Meet the OPC Members: Q&A With Tanya Bindra

By Amy Russo

Tanya Bindra is a freelance photographer and filmmaker based in Brooklyn. For the last five years, she has reported on conflict, postcolonial politics, and migration in over 20 countries across West Africa, South Asia, and Europe. Her work has been published Newsweek, The Washington Post, The Associated Press, UNICEF and others.
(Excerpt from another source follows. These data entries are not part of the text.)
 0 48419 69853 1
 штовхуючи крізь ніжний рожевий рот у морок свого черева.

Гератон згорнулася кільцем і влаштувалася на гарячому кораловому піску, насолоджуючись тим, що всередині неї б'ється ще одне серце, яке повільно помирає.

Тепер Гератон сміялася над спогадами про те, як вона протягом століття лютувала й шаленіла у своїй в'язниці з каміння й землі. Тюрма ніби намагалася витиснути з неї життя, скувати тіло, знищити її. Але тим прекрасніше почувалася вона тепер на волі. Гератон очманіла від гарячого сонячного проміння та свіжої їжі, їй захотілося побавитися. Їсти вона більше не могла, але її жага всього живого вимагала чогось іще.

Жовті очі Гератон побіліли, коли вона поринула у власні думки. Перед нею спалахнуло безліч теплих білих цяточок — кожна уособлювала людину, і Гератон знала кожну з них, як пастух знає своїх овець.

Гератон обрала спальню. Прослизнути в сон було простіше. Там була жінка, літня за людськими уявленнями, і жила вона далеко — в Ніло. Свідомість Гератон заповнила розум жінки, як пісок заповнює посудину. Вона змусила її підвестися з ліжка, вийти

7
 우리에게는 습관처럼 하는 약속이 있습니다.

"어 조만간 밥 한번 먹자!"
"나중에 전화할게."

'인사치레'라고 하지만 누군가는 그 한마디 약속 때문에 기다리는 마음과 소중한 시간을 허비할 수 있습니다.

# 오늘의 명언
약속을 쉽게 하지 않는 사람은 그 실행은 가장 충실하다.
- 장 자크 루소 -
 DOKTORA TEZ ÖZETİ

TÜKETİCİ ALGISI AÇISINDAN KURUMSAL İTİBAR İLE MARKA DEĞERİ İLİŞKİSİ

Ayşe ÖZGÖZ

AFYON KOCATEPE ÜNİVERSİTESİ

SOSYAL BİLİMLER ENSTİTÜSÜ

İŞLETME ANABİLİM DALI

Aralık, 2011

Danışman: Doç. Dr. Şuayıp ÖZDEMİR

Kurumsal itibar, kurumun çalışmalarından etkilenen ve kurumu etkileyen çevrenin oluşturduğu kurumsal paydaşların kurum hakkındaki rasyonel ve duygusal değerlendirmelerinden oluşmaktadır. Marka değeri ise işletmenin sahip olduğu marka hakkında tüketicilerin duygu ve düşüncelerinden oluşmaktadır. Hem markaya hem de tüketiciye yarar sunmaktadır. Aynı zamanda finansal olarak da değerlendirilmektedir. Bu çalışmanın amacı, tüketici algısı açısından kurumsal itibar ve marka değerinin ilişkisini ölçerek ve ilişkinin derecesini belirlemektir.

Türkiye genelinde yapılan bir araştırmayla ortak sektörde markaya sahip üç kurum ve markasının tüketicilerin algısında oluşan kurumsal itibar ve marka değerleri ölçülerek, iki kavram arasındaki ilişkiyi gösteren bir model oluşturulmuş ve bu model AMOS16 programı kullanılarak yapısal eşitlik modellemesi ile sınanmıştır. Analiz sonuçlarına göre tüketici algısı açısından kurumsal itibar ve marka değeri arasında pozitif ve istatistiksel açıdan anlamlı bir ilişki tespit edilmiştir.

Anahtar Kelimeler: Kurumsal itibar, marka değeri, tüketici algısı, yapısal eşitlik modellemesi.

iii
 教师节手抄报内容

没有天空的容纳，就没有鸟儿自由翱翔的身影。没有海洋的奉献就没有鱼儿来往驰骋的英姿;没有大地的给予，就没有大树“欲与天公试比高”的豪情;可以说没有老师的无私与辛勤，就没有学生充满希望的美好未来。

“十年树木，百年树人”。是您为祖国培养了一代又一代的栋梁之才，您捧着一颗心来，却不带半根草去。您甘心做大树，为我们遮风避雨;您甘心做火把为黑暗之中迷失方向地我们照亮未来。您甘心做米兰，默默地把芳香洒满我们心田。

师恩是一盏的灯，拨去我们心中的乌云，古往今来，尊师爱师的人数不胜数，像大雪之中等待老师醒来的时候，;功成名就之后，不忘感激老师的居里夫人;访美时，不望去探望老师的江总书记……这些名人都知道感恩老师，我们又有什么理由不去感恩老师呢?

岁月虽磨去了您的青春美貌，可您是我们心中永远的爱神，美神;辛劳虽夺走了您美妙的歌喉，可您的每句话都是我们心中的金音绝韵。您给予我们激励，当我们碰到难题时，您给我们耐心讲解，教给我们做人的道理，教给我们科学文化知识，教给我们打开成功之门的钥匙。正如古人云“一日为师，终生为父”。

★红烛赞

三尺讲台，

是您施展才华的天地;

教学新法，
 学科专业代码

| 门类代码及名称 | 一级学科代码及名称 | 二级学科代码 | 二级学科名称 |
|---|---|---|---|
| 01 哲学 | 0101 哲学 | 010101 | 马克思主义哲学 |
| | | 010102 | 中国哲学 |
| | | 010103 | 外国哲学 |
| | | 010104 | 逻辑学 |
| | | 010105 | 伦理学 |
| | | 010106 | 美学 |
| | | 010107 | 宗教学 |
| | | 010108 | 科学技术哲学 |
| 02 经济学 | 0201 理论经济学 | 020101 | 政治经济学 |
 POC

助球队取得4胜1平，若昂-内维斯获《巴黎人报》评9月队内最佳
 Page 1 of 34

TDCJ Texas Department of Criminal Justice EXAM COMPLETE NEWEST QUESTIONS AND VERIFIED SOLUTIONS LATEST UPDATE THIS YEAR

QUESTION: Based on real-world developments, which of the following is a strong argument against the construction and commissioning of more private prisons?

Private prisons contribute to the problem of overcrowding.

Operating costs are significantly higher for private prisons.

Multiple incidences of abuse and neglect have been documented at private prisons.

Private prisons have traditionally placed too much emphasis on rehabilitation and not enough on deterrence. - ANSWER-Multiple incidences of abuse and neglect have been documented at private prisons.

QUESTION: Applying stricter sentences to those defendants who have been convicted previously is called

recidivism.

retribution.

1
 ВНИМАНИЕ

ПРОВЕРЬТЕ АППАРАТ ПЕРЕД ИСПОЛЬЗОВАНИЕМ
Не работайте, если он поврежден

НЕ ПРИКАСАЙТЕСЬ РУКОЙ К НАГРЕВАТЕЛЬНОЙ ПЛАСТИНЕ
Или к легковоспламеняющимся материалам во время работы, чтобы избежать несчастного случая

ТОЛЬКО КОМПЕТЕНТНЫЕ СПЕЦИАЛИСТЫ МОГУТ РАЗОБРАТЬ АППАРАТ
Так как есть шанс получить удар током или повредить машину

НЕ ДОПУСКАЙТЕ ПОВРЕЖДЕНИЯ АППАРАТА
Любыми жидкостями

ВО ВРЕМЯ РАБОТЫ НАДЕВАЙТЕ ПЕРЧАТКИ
In 2016 she won the inaugural Ali Mustafa Memorial Award for People’s Journalism.

Hometown: A bit complicated – Chur, Switzerland (place of birth), Oakville, Canada (growing up) and Randolph, NJ (where I went to high school), and a few other countries in between.

Education: I studied international development and gender studies at McGill University in Montreal, Canada.

Languages you speak: I speak French and German (though it’s more Swiss-German than German).

First job in journalism: Filing photos for the AP during election protests and riots in Senegal.

Countries reported from: The Philippines, Mali, India, Nigeria, Central African Republic, the U.S., Italy, Greece, Germany, Sierra Leone, Liberia, Canada, Senegal, Democratic Republic of the Congo, Burkina Faso, Uganda, Ethiopia, Mauritania, a few more…

Year you joined the OPC: 2017.

How did you become interested in reporting from West Africa?

My father’s family is part of the South Asian diaspora in East Africa, so in school I was always interested in learning about the continent. I started gravitating towards West Africa though through music and film. I loved films by Abderrahmane Sissako, Djibril Diop Mambéty, Ousmane Sembène, and I loved music from Mali and Guinea Bissau, so I went. I didn’t plan on becoming a journalist or a photographer. I would also say that my interest in reporting from West Africa, and other regions more generally, is also a function of not having a particularly rooted idea of where I am from or who I am culturally. My parents are from two very different cultures. They grew up in different countries than me. They have lived abroad all of their adult lives and now so have I.

Major challenge as a journalist: Staying in a place long enough to start understanding the nuances of everyday life while maintaining fresh eyes.

Worst experience as a journalist: Falling into a river of sewage while filming, eating fish in the desert (my fault) and getting sick while on a military patrol, routinely having to unpack my big bag of equipment and dirty socks in front of security agents at small airports. More seriously, losing colleagues to the job, finding myself after a job.

Hardest story: Covering Ebola in Sierra Leone and Liberia. I think it’s important for journalists to be mindful of the stereotypes that exist about the region when covering conflict or emergencies here, and to not perpetuate them. It was necessary to cover the scale of human suffering during Ebola but it was also important to find narratives that dug a bit deeper. I was most proud of a little story done for The Washington Post on clubbing in a small town in Liberia during the peak of the outbreak. There was a curfew at 11:00 p.m., patrons had to disinfect their hands with chlorine before entering the club, but an 18-year old girl still celebrated her birthday with friends.

Journalism heroes: There are many journalists I admire but I will mention photographers who work in the documentary/photojournalist vein. Carolyn Drake, Raghubir Singh, Glenna Gordon, Harry Gruyaert, Emilie Regnier, Guy Tillim, and Stephen Shore are a few that come to mind, whose photos I keep coming back to and who make me want to go out and find my own.

Advice for journalists who want to work overseas: Question why you really want to go where you want to go, make peace with it, then decide. If you go, become an expert.

Dream job: Making experimental documentary art films…

Favorite quote: “Death would not be called bad, O people, if one knew how to truly die.” – Guru Nanak

Most common mistake you’ve seen: Reportage guided by ego.

Country you most want to return to: Now? And to report from? Since elections last year, the United States.